Leave out the pictures, and quote exactly the lines running from the one with "我当万恶渊老大那些年笔趣阁" through the last line of the entries below.

*Crawled caption data*
============================================================

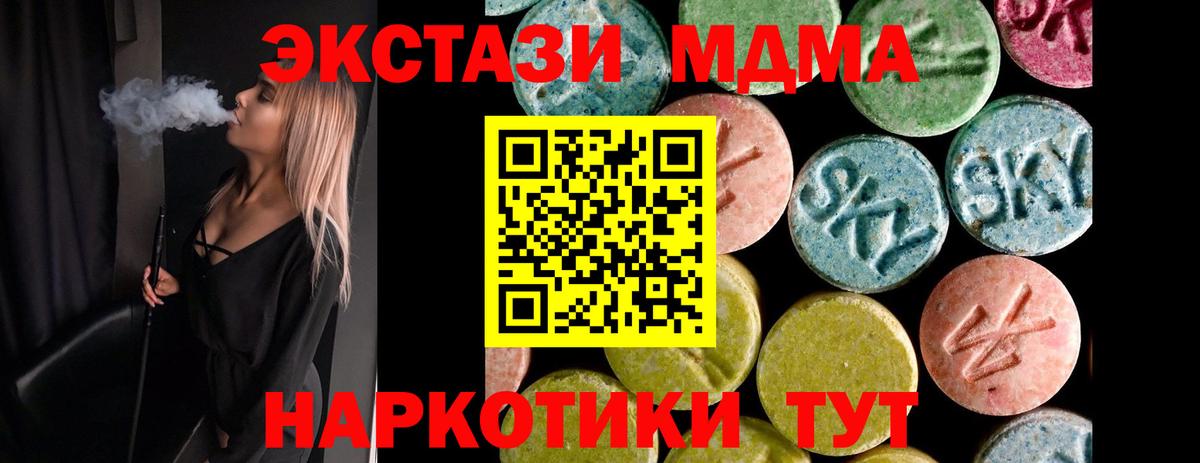 Экстази круглые  кракен ONION  Экстази  Вязьма  Вход с VPN 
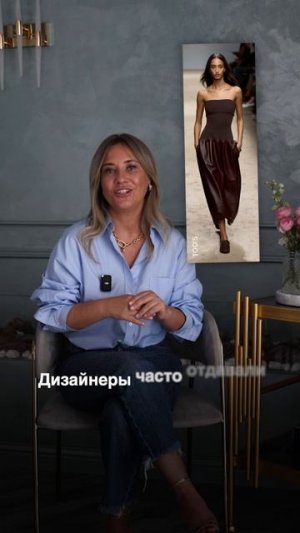 Главный цвет осени 2025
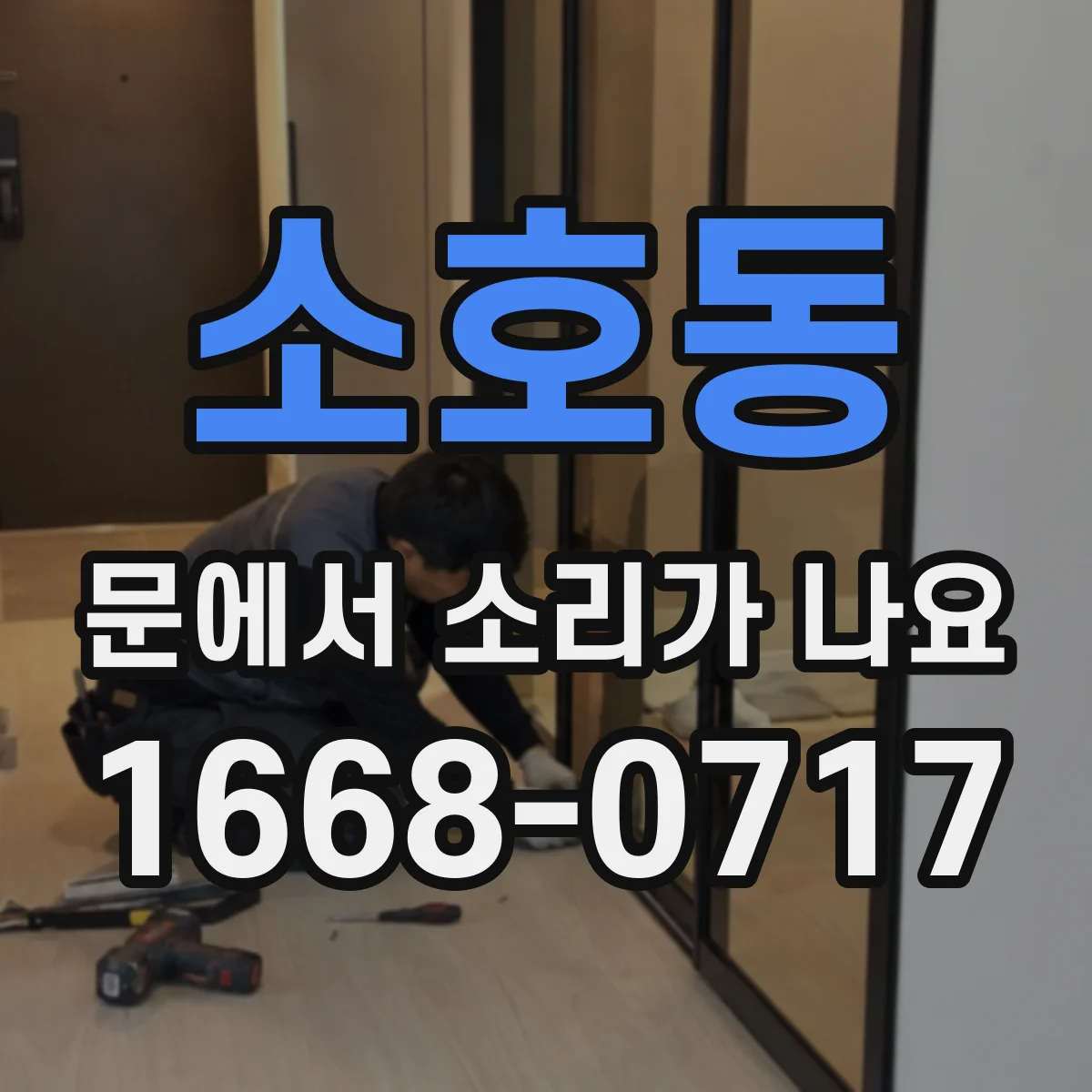 소호동 문에서 소리가 나요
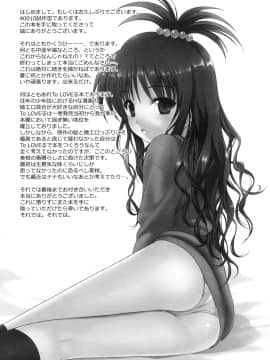 (COMIC1☆3) [40010壱号 (40010試作型)] 美柑のパンツはさくらいろ (To LOVEる -とらぶる-)_016
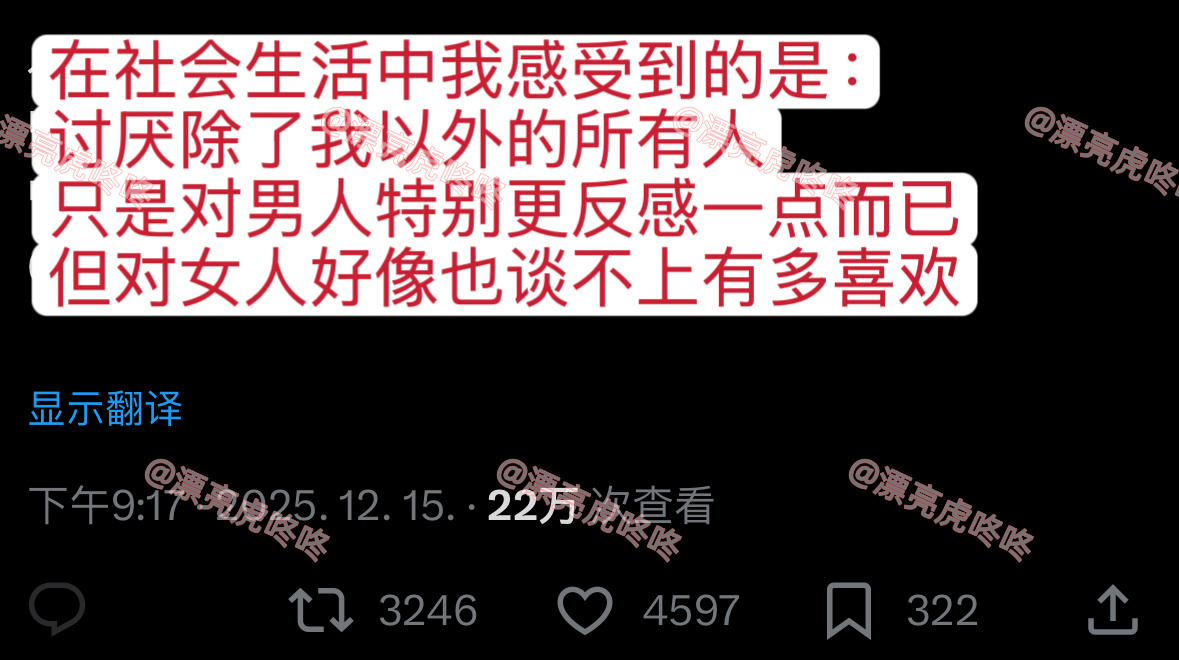 【twi】在社会生活中我平等的讨厌所有人 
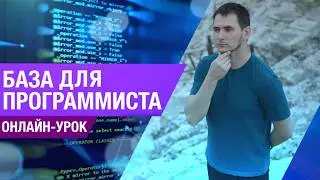 БАЗОВЫЕ ЗНАНИЯ ДЛЯ ПРОГРАММИСТА FRONTEND.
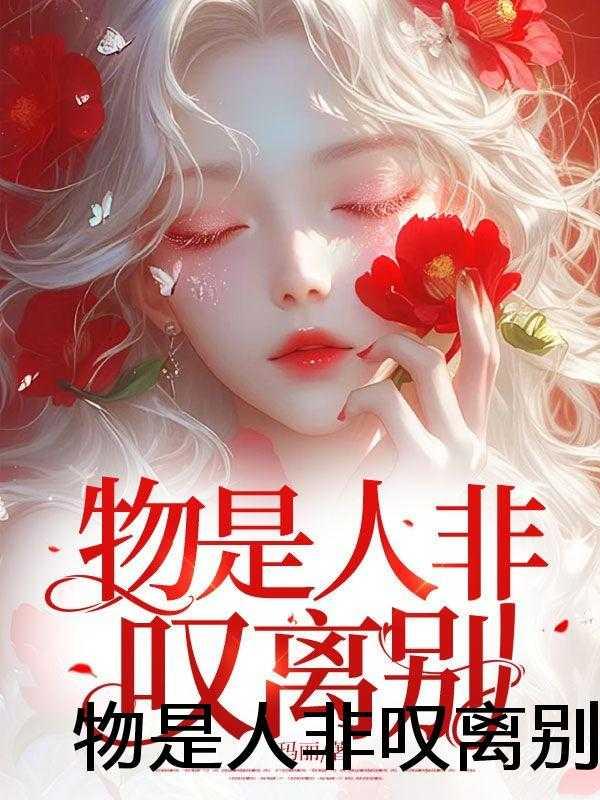 我当万恶渊老大那些年笔趣阁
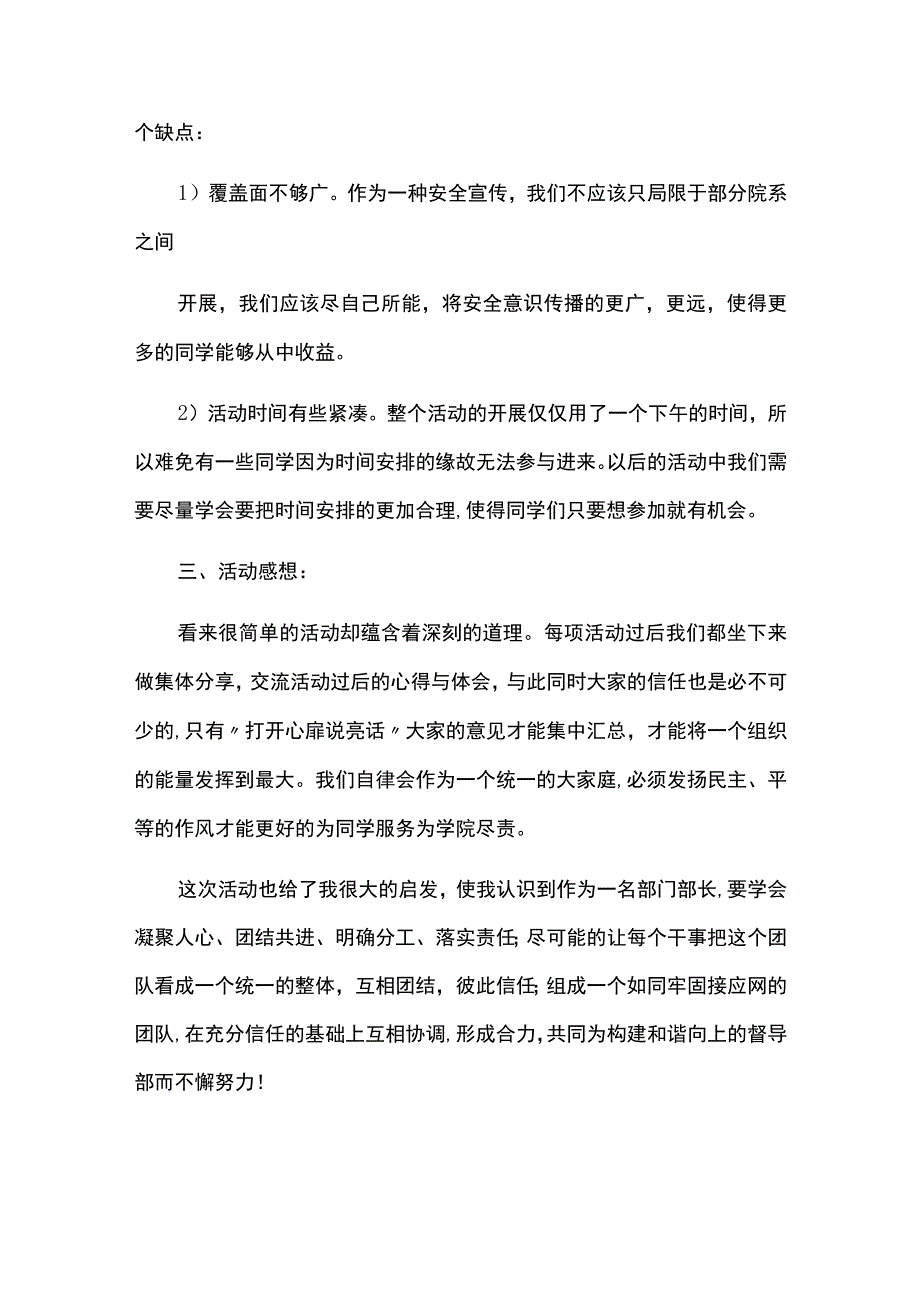 开展交通安全教育宣传活动总结汇报五篇.docx_第3页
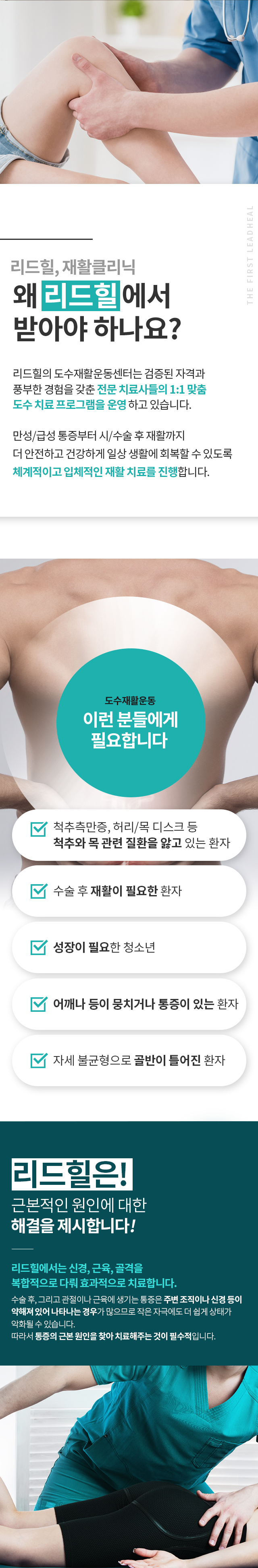 도수재활운동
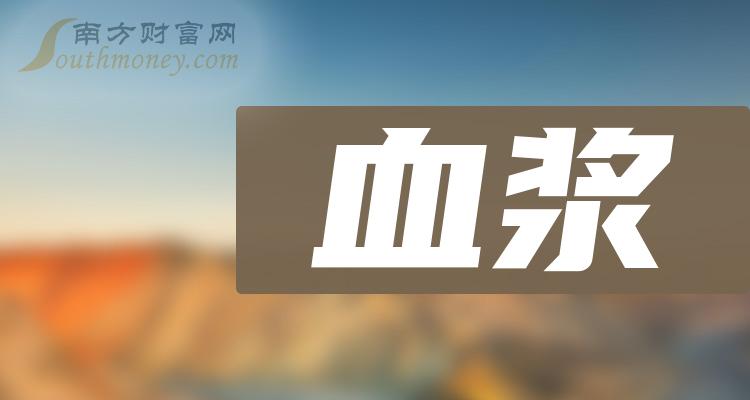 2月1日血漿概念股票討論附企業名錄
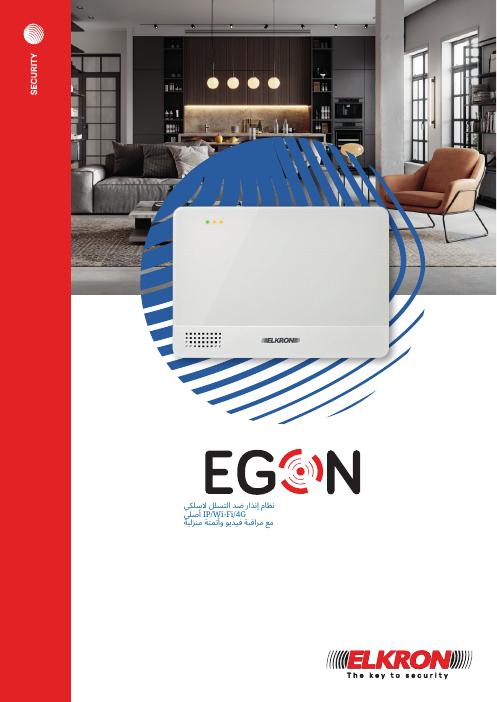 كتيب EGON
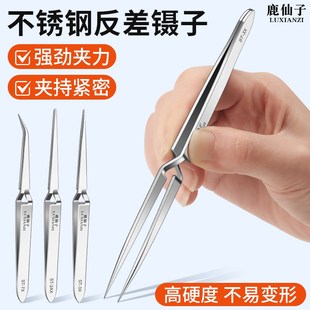 不锈钢反差镊子反向自锁高精密交叉夹子燕L窝挑毛电子维修专用工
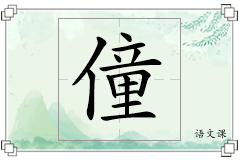 僮怎么写
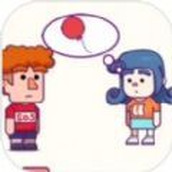 動下腦子吧老六免費正版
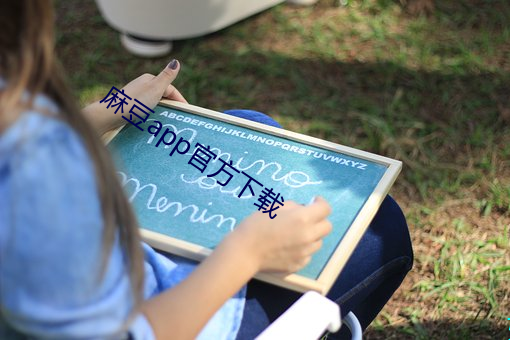 麻豆app官方下载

============================================================

*Reply*
 我当万恶渊老大那些年笔趣阁
 开展交通安全教育宣传活动总结汇报五篇.docx_第3页
 도수재활운동
 2月1日血漿概念股票討論附企業名錄
 كتيب EGON
 不锈钢反差镊子反向自锁高精密交叉夹子燕L窝挑毛电子维修专用工
 僮怎么写
 動下腦子吧老六免費正版
 麻豆app官方下载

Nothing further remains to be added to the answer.